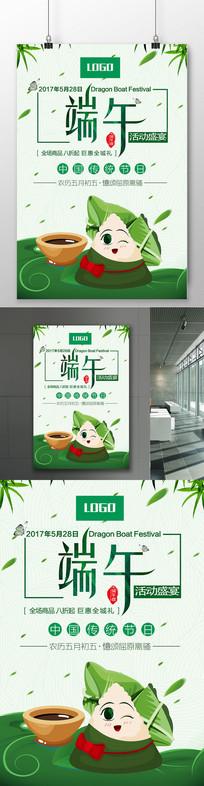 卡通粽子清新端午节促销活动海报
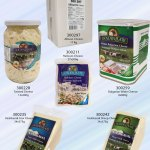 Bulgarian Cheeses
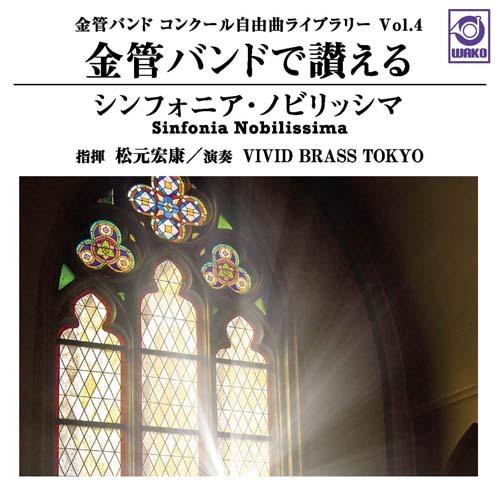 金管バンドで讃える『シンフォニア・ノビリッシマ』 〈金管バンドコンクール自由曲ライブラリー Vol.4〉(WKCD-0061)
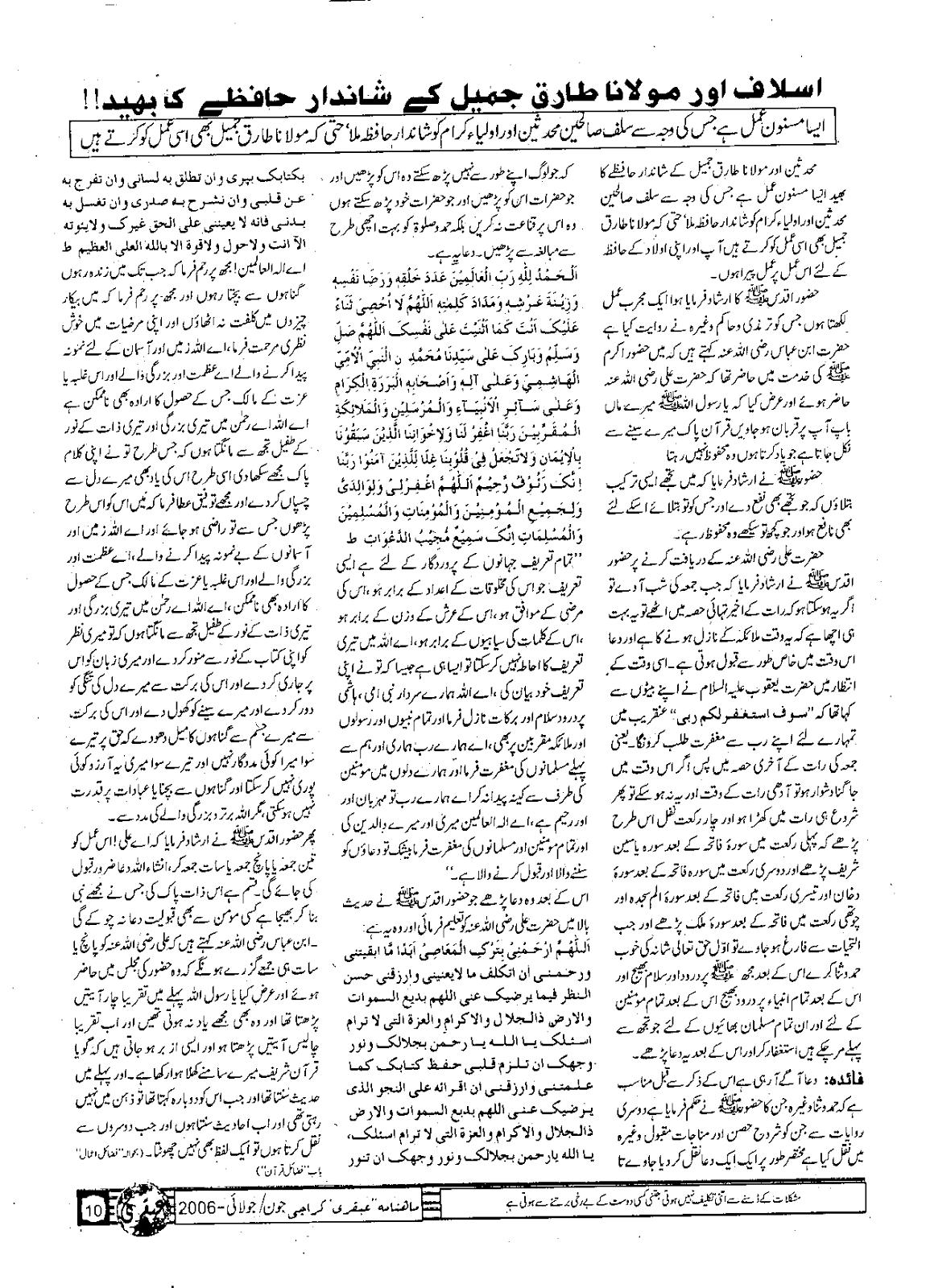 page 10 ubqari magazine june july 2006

■ ■ ■

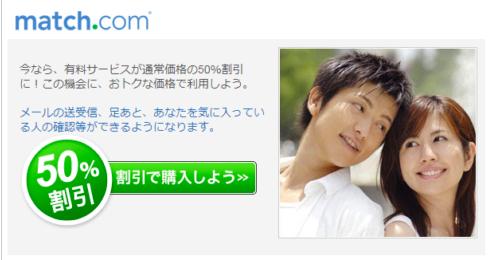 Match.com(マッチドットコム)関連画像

■ ■ ■

In the listing above, find the line containing "卡通粽子清新端午节促销活动海报" and the line containing "page 10 ubqari magazine june july 2006", then output those two lines and everything between them exactly as written, without the images.

 卡通粽子清新端午节促销活动海报
 Bulgarian Cheeses
 金管バンドで讃える『シンフォニア・ノビリッシマ』 〈金管バンドコンクール自由曲ライブラリー Vol.4〉(WKCD-0061)
 page 10 ubqari magazine june july 2006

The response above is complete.